MATERIAL TO PROCESS:

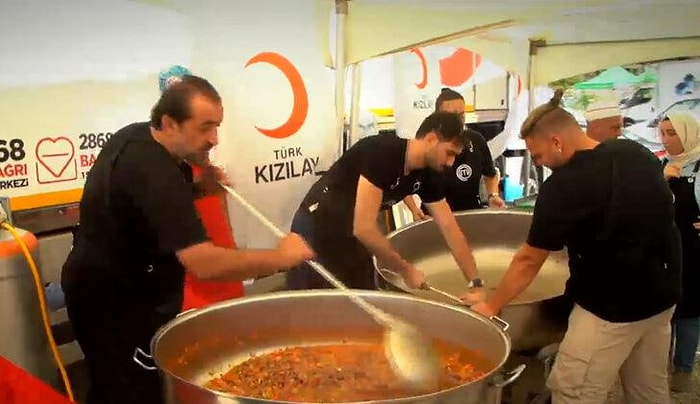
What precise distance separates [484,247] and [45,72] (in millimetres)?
1444

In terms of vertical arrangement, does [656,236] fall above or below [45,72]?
below

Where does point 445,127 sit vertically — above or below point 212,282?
above

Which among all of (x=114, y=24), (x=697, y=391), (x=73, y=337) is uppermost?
(x=114, y=24)

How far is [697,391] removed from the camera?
2771 mm

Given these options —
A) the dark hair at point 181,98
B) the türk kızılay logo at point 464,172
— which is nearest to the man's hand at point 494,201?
the türk kızılay logo at point 464,172

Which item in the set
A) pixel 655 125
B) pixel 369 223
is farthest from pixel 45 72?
pixel 655 125

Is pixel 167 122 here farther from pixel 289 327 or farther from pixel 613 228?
pixel 613 228

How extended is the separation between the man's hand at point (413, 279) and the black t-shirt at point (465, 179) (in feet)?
3.18

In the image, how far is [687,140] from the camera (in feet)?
8.83

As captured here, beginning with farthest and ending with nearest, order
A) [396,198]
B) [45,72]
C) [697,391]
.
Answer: [697,391] < [396,198] < [45,72]

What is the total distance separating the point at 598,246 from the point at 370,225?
0.62m

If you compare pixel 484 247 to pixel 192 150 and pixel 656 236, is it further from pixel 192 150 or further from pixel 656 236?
pixel 192 150

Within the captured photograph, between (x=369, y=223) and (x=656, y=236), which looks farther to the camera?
(x=369, y=223)

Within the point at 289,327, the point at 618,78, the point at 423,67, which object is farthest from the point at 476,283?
the point at 618,78
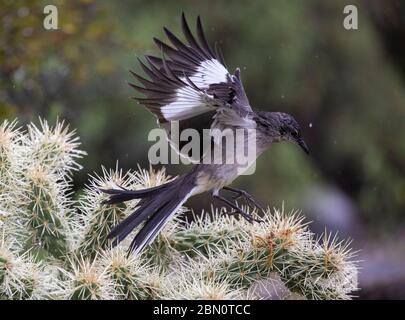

WRITTEN PROBLEM: Write out the listing lines from the one containing "Within the captured" through the end of the listing, inclusive. Leave out the pictures.

RESULT OF THE TASK:
Within the captured photograph, between (x=369, y=223) and (x=656, y=236), which looks farther to the camera?
(x=369, y=223)

Within the point at 289,327, the point at 618,78, the point at 423,67, which object is farthest from the point at 476,283?
the point at 618,78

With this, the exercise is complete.